An ASI Delhi Circle official said: “Over the years, unscrupulous residents have been dumping garbage into this pond. Dumping has led to ugly growth of vegetation. The ASI has set up a team of dedicated workers to clear 30,000 square metres of vegetation. The exercise at Shamsi Talab is now complete.”
Involving the locals in the upkeep of the pond was another objective of the ASI.
“It was important to create awareness about the need to maintain Shamsi Talab, which was built by Sultan Shams-ud-din Iltutmish. After the restoration work, it is heartening to find out that the residents’ welfare association has evinced interest in the pond and is already maintaining it,” said a senior ASI official.
The ASI has deputed a security guard to prevent people from dumping garbage and waste material from commercial establishments into the pond.
Speaking to The Hindu, ASI Additional Director General B. R. Mani said the objective of the conservation work was to preserve the “700-year-old pond”.
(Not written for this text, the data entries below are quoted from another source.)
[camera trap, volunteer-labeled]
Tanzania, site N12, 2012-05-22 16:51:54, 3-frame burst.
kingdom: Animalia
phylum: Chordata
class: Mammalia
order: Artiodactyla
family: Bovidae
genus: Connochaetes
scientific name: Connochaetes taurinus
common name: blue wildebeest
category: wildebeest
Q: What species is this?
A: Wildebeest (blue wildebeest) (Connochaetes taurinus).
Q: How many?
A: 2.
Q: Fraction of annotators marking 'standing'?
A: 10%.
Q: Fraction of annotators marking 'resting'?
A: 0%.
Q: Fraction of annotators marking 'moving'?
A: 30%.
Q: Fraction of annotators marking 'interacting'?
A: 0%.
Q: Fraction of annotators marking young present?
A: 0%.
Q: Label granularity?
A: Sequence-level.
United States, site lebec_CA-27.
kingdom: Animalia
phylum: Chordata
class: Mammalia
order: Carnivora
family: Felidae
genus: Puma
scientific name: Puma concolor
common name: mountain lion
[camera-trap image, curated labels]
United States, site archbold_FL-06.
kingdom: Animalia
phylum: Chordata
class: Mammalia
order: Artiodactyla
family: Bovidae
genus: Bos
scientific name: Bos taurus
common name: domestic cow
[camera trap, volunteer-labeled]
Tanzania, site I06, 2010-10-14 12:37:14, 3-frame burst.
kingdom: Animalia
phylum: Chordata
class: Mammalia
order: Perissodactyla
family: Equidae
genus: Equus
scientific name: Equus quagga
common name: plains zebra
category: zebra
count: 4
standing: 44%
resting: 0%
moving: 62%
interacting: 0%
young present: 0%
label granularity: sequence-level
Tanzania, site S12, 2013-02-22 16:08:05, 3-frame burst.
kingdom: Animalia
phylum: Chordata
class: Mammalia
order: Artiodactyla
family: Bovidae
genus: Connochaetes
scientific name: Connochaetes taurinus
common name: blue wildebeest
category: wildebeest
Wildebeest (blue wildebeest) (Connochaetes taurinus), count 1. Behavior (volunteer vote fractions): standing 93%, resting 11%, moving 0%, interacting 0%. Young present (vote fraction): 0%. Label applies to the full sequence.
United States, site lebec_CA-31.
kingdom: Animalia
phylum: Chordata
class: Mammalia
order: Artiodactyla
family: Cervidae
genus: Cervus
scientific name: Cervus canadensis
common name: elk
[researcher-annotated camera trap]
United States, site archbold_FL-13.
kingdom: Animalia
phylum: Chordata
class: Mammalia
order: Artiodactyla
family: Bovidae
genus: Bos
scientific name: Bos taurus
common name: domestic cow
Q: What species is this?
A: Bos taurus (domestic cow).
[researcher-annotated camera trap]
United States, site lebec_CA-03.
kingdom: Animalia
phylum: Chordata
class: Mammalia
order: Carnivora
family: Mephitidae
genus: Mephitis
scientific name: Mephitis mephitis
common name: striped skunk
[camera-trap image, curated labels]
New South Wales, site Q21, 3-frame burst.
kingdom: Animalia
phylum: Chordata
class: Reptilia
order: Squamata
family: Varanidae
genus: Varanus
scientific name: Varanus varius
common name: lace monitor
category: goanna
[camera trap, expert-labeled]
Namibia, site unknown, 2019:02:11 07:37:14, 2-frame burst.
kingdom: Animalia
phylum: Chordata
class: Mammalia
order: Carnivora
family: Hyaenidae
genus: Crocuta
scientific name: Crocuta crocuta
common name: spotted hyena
“No pressure was mounted on the ASI to undertake the restoration work. Whenever there is a requirement to preserve a monument, we undertake major restoration work. In this case, it was important to restore the pond.”
Mr. Mani added: “It also depends on availability of funds. We are not going to promote the pond as a tourist destination for national and international tourists. This is not ASI’s job.”
Originally, the pond was spread over 100 acres and was lined with red sandstone. It was repaired by Alauddin Khilji and Firoze Shah Tughluq.